Click to play video: 'Rapid testing for COVID-19 starts in two Montreal high schools'
Rapid testing for COVID-19 starts in two Montreal high schools
WATCH: Rapid testing for COVID-19 has started as part of a pilot project in two Montreal-area high schools. Health authorities hope to find out how effective the tests are at detecting and preventing the spread of the virus. As Global’s Phil Carpenter reports, both students and staff hope in the long run the measure can be used to help make schools safer. – Jan 26, 2021

Rapid testing for COVID-19 has started in two Montreal schools.

Researchers are screening staff and students at Pensionnat du Saint-Nom-de-Marie in Outremont and Calixa-Lavallée high school in Montreal North, hoping to find out how effective the tests are at detecting and preventing the spread of the virus.

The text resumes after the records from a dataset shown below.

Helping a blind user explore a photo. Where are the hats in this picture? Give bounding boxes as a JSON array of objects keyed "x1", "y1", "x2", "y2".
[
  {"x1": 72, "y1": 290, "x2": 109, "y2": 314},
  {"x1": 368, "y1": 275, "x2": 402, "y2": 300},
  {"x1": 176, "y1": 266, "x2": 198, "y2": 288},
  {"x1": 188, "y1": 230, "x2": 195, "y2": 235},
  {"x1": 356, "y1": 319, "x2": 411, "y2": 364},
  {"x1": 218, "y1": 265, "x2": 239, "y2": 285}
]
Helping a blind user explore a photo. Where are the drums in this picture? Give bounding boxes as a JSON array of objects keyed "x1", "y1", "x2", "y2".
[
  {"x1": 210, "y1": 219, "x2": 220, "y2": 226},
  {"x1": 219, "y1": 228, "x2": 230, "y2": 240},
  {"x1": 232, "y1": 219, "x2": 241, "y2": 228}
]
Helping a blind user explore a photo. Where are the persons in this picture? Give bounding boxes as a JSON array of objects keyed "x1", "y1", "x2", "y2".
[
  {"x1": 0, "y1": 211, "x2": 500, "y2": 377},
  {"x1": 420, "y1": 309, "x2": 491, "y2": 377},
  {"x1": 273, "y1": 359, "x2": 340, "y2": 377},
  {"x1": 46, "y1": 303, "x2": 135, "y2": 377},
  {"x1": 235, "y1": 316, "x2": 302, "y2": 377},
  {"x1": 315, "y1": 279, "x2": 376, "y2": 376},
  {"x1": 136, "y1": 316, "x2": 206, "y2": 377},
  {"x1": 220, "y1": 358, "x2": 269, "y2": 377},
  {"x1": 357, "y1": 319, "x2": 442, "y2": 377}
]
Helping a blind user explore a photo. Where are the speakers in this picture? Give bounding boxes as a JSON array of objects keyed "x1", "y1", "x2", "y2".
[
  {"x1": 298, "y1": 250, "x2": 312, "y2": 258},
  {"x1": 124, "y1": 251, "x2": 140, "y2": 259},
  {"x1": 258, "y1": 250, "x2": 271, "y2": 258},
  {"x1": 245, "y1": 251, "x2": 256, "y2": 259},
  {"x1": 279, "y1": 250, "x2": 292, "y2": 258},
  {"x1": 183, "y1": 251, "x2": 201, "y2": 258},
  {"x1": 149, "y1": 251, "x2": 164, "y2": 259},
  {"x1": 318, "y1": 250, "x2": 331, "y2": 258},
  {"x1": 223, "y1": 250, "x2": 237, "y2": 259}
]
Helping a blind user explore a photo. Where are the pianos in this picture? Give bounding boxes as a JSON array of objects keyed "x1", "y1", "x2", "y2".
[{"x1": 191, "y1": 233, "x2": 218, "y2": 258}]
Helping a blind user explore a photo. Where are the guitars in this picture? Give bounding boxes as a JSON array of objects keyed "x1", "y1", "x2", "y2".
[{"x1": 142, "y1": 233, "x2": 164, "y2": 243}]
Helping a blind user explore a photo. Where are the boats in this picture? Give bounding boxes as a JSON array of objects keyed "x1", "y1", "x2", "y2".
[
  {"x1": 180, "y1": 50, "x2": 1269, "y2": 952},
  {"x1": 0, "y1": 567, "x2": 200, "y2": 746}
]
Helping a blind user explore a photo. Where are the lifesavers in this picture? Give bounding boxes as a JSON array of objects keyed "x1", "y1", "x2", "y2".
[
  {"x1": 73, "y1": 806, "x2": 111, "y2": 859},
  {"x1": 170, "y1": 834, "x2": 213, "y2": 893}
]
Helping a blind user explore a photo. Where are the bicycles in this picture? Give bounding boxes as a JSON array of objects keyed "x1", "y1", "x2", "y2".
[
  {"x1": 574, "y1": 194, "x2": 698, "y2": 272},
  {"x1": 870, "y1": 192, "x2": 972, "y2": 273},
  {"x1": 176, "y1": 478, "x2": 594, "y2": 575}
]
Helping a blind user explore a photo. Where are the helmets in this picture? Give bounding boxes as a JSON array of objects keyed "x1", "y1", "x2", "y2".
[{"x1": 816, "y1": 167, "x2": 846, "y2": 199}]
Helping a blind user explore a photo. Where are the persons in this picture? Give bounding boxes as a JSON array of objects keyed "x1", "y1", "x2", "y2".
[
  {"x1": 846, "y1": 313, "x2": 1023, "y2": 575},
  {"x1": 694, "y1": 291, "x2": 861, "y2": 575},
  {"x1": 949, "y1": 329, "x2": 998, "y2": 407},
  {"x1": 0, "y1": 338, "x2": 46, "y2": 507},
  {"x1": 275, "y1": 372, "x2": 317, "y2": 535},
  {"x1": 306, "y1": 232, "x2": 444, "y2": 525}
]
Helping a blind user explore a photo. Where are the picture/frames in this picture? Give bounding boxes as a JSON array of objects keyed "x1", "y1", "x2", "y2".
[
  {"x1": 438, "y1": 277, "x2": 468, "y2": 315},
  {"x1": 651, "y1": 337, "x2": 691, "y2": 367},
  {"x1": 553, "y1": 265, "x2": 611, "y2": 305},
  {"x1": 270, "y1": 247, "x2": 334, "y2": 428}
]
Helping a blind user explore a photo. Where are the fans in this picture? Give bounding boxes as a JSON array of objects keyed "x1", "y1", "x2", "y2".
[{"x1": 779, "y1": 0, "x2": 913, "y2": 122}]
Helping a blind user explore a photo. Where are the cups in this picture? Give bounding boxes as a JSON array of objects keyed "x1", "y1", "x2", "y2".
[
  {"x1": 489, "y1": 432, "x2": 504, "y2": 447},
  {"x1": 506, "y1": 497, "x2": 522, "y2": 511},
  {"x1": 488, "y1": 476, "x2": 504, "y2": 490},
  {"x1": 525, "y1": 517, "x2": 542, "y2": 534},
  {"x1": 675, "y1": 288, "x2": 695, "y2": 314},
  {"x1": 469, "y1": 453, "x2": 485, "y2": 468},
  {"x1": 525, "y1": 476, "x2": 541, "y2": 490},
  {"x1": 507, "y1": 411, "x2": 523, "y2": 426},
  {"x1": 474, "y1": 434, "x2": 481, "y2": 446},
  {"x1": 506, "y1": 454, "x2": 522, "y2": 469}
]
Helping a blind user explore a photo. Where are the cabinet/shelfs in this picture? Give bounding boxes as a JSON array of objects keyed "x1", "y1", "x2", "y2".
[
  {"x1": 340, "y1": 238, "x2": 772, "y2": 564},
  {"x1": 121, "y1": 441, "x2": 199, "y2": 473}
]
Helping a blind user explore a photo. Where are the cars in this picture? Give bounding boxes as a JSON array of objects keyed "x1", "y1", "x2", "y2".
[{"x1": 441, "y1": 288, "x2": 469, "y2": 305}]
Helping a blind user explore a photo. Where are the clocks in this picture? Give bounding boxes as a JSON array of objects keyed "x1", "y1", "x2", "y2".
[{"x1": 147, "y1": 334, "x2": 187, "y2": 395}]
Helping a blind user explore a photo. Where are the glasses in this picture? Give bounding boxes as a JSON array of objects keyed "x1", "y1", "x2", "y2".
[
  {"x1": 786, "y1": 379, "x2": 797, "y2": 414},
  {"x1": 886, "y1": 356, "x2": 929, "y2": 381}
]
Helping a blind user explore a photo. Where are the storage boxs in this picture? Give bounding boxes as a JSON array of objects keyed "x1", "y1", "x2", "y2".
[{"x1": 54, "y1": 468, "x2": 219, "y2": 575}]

“They’re testing 25 per cent of our students who have consented and 25 per cent of our staff who have consented,” said Antonella Picillo, director of student services at Pensionnat du Saint-Nom-de-Marie.

Dr. Caroline Quach, pediatric infectious diseases specialist at Ste. Justine Hospital, is the lead researcher.  During a press conference to launch the project she told Global News, “(what) we’re hoping to do is see if this rapid antigenic detection test has any added value in terms of outbreak in schools setting on top of screening.”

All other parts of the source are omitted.